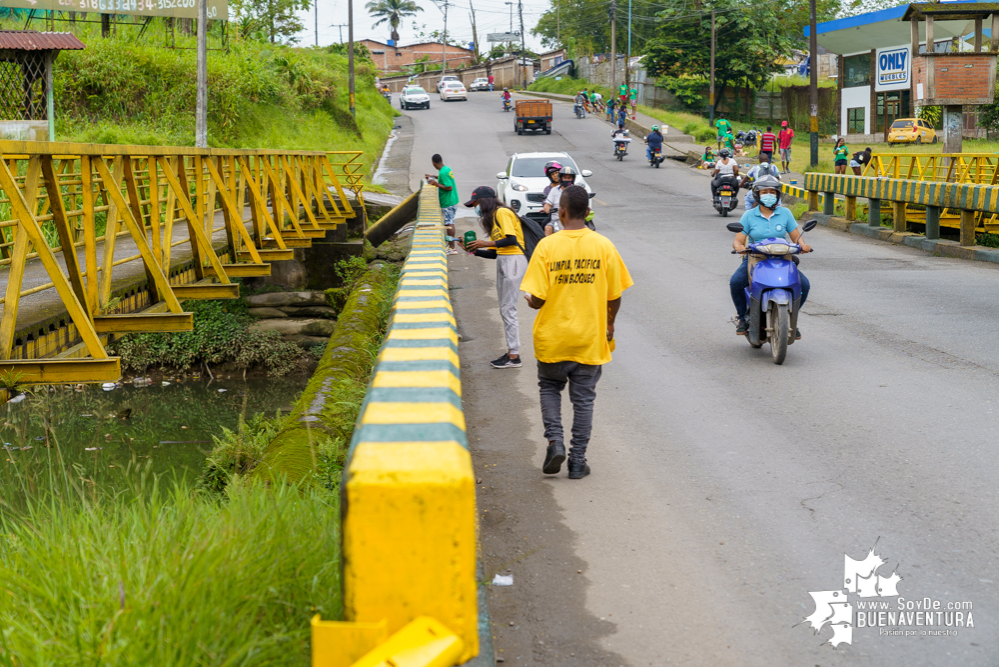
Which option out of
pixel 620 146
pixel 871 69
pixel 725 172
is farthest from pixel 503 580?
pixel 871 69

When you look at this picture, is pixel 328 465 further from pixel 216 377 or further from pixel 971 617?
pixel 216 377

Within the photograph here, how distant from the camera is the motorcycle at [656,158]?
3630 centimetres

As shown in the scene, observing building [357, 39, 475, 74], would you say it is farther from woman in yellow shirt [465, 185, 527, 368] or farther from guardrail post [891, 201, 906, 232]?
woman in yellow shirt [465, 185, 527, 368]

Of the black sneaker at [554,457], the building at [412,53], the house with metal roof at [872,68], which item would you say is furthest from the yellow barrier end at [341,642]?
the building at [412,53]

******************************

▶ [PROBLEM DESCRIPTION]:
Transcribe the text of all the records above word for word, leaving out the pictures.

▶ [TASK RESULT]:
Which option out of
pixel 620 146
pixel 871 69
pixel 725 172
is farthest from pixel 503 580?
pixel 871 69

When you look at this picture, is pixel 328 465 further from pixel 216 377 or further from pixel 971 617?
pixel 216 377

Within the photograph here, how distant from the camera is the motorcycle at [656,158]?
3630 centimetres

As shown in the scene, observing building [357, 39, 475, 74], would you say it is farther from woman in yellow shirt [465, 185, 527, 368] or farther from guardrail post [891, 201, 906, 232]?
woman in yellow shirt [465, 185, 527, 368]

Of the black sneaker at [554,457], the building at [412,53], the house with metal roof at [872,68], which item would you say is furthest from the yellow barrier end at [341,642]?
the building at [412,53]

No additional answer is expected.